Last month Cisco released the latest evolution of Cisco.com, and the results are nothing short of amazing.
Visitors taking a quick spin around top levels of the site will notice obvious improvements. The introduction of a more vibrant color palette. Updated page layouts. A new toolbar at the bottom of the page. And, some tweaks to its best-in-class mega-menu.
But these enhancements, while nice, aren’t what make this redesign a step above the rest. The things that make the difference are far more subtle.
Increased white space. Cisco.com has injected additional space around everything—content panels, images, headers, text, navigation panels—everything. Benefit: Visitors can scan pages more quickly and easily.
Smarter use of imagery. Cisco.com has always displayed some of the most eye-catching photos of any IT Website, and was pretty savvy about using them. This time around, however, there seems to be fewer of them, and each and every one has a reason to be there. Benefits: Visitors can intuit feature content topics, navigation categories, and target audiences without reading a single word on the page.

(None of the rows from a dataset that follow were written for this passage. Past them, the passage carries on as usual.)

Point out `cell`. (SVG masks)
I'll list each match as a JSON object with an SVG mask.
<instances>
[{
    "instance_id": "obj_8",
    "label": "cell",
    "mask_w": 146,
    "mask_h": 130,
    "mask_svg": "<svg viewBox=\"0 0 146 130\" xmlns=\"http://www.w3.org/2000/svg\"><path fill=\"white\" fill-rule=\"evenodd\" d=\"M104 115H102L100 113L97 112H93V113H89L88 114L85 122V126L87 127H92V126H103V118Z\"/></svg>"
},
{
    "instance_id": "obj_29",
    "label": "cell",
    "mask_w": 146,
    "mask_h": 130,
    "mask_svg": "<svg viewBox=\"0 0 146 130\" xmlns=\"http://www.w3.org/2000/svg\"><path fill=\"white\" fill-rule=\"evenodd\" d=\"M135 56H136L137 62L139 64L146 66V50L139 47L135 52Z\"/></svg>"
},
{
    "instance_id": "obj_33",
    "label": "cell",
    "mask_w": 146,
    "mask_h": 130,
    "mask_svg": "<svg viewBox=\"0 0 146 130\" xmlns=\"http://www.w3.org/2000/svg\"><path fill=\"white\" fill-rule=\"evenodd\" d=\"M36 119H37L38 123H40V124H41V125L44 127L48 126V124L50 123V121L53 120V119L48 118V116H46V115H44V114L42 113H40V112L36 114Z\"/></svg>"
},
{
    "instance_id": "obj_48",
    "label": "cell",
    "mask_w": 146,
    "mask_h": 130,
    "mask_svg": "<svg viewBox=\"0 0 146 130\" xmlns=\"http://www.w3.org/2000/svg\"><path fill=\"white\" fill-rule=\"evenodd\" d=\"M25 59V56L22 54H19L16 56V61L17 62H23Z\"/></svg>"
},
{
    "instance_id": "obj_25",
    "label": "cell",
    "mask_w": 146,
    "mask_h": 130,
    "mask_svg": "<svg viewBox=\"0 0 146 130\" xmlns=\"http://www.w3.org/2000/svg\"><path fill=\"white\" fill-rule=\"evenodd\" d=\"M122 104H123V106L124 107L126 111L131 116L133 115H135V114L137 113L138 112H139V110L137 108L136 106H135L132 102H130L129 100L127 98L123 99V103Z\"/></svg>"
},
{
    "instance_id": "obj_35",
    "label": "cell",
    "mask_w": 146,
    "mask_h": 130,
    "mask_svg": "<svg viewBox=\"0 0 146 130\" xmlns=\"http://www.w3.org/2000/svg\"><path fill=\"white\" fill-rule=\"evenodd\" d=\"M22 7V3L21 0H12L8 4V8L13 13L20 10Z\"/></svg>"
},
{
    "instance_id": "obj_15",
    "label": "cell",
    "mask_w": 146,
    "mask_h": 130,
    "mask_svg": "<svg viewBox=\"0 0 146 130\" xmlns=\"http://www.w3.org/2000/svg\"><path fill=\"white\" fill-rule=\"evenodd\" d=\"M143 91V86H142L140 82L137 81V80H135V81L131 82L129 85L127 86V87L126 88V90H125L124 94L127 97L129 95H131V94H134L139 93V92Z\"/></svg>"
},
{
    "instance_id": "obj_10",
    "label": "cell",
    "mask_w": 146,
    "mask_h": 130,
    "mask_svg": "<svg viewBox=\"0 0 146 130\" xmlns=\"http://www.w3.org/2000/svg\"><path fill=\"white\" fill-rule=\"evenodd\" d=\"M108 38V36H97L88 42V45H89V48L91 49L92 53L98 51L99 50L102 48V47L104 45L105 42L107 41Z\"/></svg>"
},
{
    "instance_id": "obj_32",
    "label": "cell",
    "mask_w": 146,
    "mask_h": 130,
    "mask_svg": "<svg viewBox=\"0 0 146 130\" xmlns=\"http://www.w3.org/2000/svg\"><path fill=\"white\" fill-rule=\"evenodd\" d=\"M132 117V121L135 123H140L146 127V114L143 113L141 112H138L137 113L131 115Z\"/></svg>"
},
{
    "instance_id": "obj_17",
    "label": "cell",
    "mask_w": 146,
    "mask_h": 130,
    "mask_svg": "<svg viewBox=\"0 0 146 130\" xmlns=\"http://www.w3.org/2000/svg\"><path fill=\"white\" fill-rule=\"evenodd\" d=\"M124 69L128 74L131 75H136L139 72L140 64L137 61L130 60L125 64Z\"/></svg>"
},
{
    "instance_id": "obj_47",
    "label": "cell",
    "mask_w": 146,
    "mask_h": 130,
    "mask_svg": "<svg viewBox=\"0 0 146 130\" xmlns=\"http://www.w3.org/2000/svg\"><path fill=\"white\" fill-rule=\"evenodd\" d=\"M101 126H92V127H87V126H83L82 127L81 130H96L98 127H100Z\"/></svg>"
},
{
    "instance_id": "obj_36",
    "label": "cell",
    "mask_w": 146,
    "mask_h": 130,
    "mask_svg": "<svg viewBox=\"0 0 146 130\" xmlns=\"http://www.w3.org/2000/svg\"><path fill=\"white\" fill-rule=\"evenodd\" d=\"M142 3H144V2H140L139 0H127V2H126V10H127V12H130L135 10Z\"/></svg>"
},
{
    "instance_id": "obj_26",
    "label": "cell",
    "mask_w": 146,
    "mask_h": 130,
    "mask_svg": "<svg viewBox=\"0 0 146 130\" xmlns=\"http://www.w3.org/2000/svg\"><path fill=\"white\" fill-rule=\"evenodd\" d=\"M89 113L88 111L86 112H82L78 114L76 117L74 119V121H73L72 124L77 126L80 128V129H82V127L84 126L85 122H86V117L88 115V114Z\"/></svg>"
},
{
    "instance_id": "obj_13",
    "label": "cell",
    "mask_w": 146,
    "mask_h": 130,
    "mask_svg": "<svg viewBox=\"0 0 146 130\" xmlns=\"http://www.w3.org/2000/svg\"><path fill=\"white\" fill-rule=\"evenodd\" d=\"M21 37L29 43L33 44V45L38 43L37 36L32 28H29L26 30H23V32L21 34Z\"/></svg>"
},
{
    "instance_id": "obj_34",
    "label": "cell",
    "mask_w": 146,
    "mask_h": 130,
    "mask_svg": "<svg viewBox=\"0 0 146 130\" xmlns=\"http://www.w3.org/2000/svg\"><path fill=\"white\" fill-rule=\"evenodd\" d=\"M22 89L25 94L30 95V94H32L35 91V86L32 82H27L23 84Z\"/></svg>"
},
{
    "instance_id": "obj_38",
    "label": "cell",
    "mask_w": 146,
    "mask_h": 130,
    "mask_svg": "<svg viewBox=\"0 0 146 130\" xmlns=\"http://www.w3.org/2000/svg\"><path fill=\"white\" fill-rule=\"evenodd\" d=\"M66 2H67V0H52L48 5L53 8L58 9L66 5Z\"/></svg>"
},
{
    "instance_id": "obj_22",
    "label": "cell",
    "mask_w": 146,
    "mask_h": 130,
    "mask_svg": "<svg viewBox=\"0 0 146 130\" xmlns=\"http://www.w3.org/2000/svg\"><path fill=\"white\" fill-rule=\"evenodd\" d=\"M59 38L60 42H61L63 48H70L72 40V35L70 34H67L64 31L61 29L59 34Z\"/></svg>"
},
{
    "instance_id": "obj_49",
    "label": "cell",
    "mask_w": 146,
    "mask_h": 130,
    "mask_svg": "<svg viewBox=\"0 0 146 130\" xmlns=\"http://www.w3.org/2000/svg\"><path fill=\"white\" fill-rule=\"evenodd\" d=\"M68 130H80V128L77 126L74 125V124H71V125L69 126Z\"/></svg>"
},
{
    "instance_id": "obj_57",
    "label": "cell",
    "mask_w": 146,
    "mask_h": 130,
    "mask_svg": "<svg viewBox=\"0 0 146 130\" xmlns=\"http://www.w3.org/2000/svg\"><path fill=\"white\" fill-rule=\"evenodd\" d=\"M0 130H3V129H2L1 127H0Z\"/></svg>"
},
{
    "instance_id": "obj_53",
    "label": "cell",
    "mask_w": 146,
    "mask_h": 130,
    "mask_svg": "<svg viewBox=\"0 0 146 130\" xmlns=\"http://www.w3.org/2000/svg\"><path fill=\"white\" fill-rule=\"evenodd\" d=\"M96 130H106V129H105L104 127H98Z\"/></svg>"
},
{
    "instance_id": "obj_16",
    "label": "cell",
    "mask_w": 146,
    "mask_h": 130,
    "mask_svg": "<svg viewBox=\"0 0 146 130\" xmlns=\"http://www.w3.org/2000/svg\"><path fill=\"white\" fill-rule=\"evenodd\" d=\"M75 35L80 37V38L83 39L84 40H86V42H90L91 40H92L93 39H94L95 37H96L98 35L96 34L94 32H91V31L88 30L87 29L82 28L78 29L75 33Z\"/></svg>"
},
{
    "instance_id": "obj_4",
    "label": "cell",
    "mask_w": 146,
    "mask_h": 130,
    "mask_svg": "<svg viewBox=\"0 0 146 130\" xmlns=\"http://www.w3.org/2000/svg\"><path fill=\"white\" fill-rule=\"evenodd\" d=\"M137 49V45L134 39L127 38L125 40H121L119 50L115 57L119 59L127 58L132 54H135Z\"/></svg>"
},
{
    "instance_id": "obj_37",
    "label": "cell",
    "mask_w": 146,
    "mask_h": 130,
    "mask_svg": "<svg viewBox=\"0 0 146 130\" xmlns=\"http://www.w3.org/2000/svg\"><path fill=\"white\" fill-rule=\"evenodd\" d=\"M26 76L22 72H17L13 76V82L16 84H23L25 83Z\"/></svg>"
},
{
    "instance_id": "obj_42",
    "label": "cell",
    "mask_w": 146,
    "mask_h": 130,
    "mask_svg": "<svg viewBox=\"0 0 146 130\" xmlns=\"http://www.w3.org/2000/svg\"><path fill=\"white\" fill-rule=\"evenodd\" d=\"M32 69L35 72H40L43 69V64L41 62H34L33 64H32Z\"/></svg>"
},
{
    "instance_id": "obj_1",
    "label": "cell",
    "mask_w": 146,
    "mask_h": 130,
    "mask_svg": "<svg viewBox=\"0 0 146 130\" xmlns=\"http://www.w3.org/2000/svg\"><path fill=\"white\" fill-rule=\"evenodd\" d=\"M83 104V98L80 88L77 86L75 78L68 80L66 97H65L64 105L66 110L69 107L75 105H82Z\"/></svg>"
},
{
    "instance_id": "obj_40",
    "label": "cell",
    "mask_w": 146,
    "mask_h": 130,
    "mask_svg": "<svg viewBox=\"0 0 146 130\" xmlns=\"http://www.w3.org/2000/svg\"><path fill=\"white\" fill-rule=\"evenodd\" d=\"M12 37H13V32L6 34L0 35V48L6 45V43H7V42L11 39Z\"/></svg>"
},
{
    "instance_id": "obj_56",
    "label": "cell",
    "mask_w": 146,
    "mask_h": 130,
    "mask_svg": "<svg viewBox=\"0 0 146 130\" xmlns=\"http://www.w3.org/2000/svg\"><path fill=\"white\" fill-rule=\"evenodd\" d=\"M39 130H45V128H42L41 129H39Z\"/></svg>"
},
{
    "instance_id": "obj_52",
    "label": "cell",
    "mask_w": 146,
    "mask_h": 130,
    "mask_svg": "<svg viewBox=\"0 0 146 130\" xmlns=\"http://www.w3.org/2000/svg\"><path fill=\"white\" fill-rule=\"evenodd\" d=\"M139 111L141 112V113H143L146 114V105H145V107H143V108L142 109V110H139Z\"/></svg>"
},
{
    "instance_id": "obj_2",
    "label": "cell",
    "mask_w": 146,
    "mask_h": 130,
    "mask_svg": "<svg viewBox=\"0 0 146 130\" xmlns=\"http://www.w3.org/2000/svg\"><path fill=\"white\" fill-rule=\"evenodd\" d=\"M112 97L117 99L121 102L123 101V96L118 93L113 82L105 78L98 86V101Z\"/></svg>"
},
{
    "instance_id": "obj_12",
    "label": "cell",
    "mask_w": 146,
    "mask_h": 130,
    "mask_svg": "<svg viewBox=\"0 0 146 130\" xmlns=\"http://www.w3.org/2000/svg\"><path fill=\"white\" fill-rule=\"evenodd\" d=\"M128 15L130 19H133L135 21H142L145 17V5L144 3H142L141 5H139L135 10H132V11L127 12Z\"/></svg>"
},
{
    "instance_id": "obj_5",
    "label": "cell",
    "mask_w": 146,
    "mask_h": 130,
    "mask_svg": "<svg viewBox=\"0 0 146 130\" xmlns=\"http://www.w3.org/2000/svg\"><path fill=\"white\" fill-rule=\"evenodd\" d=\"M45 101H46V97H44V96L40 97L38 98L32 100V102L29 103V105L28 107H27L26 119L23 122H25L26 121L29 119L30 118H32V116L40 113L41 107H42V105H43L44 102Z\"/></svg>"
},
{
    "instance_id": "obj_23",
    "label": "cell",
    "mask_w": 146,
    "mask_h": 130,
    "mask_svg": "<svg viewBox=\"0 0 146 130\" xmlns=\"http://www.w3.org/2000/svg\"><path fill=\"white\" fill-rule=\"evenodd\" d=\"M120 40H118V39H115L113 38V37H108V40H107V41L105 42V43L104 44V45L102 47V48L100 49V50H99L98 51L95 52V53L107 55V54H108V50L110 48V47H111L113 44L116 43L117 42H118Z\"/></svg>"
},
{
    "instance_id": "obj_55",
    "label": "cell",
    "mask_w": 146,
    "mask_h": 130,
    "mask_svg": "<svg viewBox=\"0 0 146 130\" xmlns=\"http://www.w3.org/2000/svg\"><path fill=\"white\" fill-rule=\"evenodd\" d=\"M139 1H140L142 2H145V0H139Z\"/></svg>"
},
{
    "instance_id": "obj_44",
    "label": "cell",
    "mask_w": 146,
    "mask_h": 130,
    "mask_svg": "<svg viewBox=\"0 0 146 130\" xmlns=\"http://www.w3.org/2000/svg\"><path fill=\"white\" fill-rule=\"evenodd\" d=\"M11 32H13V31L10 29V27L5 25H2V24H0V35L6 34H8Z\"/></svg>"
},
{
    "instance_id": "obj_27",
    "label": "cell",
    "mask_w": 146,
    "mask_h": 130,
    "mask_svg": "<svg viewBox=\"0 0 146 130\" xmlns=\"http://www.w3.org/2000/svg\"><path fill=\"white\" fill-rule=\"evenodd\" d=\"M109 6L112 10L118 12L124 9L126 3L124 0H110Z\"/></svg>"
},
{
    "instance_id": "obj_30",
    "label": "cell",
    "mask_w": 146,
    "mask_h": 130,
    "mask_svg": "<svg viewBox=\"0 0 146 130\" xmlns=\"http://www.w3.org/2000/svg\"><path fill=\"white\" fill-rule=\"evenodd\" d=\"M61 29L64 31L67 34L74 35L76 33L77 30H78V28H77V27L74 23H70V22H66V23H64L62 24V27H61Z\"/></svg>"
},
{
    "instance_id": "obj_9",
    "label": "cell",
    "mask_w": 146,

Navigation and Architecture
All audiences receive equal billing. When most people think Cisco, they think products for enterprise companies. But Cisco also offers products and support for the SMB and Home/Home Office crowd. The latest redesign makes this more obvious than ever before. The global mega-menu provides separate navigation tabs for Enterprise, SMB, and Home audiences. And visitors who missed them there will find them at the bottom of all site pages, and often on second (and sometimes even lower) level pages. Cisco.com’s smart use of tab-top designs and compact navigation styles also makes access to other audience areas easy without taking up much space. Benefits: It informs SMB and Home/Home Office visitors that Cisco.com serves more than just Enterprise companies. It quickly redirects visitors that have wandered off track back to the site areas that best fits their needs. And, it provides greater visibility of all Cisco products—not just those for the Enterprise set.
The “Solutions” navigators are gone, but solutions-class content is not forgotten. Navigation to murky “Solutions” marketing is gone. But this doesn’t mean that visitors won’t get solutions-class content. Now these messages are artfully woven throughout the product and services marketing click streams and content. Benefits: Visitors intuitively identify Cisco’s products and services as solutions to their needs. Also, visitors understand Cisco’s offerings quicker since solutions and product marketing content is integrated into a single click stream.
Improved “snacking” architecture. The former Cisco.com Website displayed some traits of the highly-effective “snacking” architecture. However, an over-abundance of page content and navigational options often negated the benefits this approach provides. Cisco.com’s latest redesign has put page content on a strict diet, making the “snacking” architecture really shine. Benefit: Visitors digest even large amounts of content more effectively since it is delivered in bite-size pieces throughout the site.
The content is shorter, crisper, and easier to read. The previous version of the Cisco.com Website seemed stuck in the trap most IT Websites find themselves in—it talked too much. The content was too long, extremely dense, listed too many benefits, and was often delivered in a single page of prose. Not anymore. Content on the new Cisco.com is more focused, crisply written, and talks directly to the reader. Benefit: Visitors absorb marketing messages because they stay engaged while reading the content.
The content is delivered in small chunks. Cisco.com has been breaking up its content little by little over the last 12 months. But the latest site redesign really breaks it down. Marketing click streams now deliver shorter bits of content across multiple pages. Meanwhile, some product marketing pages distribute content by topic on the same page using tab-top navigation. Benefits: Visitors can experience a unique marketing message by choosing the information that interests them. Executives and managers can explore content that addresses how Cisco’s products address their business challenges, without wading through technical specifications. Conversely, Network Administrators can dig into the technical specifications by bypassing solutions-class content.